> [TASK OBJECTIVE] Since only the written part is wanted, repeat the records exactly and omit the pictures.

══════

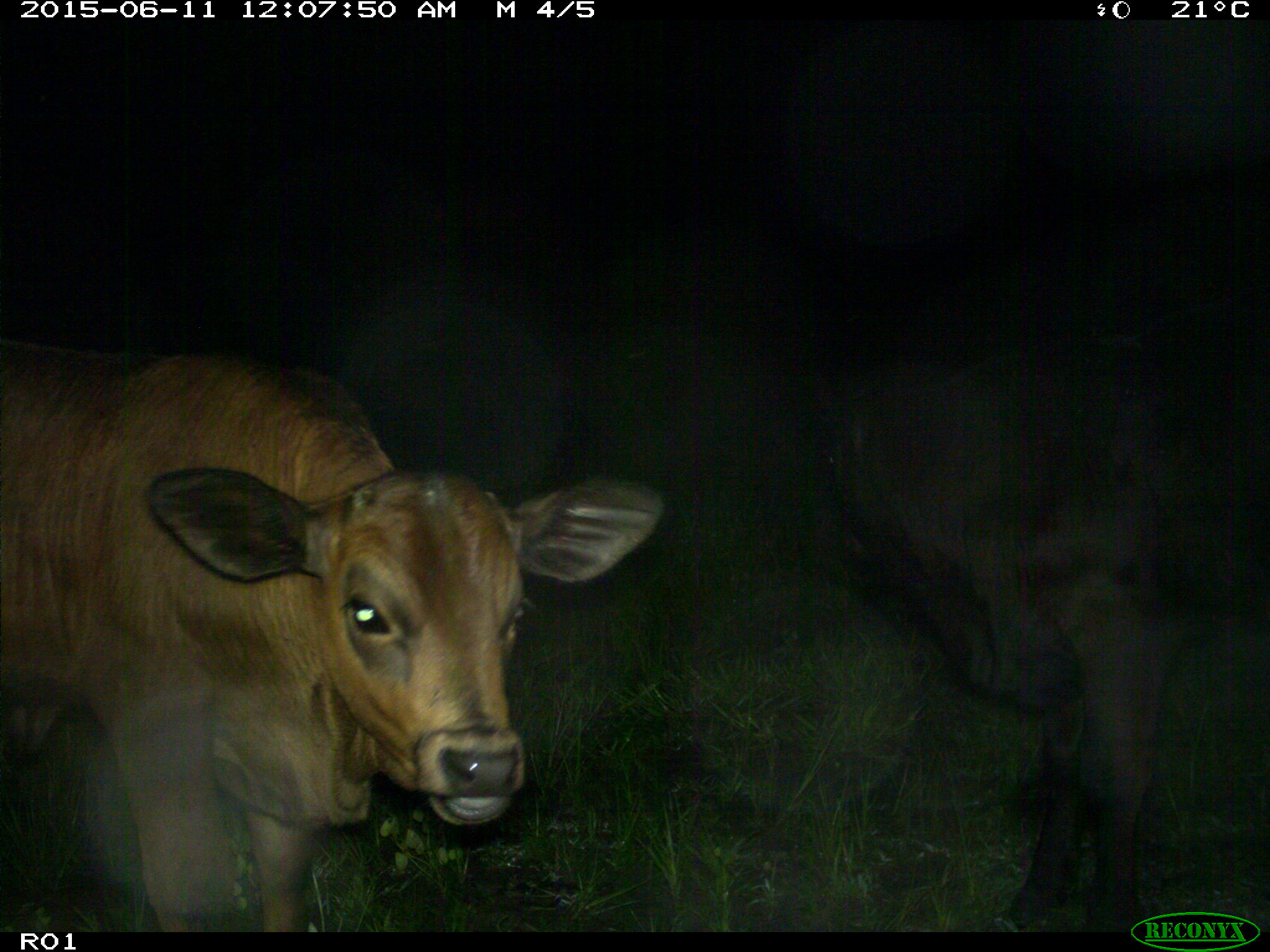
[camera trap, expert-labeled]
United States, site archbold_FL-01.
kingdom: Animalia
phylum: Chordata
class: Mammalia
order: Artiodactyla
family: Bovidae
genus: Bos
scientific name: Bos taurus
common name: domestic cow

══════

> [SOLUTION FOR THIS EXERCISE]
[camera trap, expert-labeled]
United States, site archbold_FL-01.
kingdom: Animalia
phylum: Chordata
class: Mammalia
order: Artiodactyla
family: Bovidae
genus: Bos
scientific name: Bos taurus
common name: domestic cow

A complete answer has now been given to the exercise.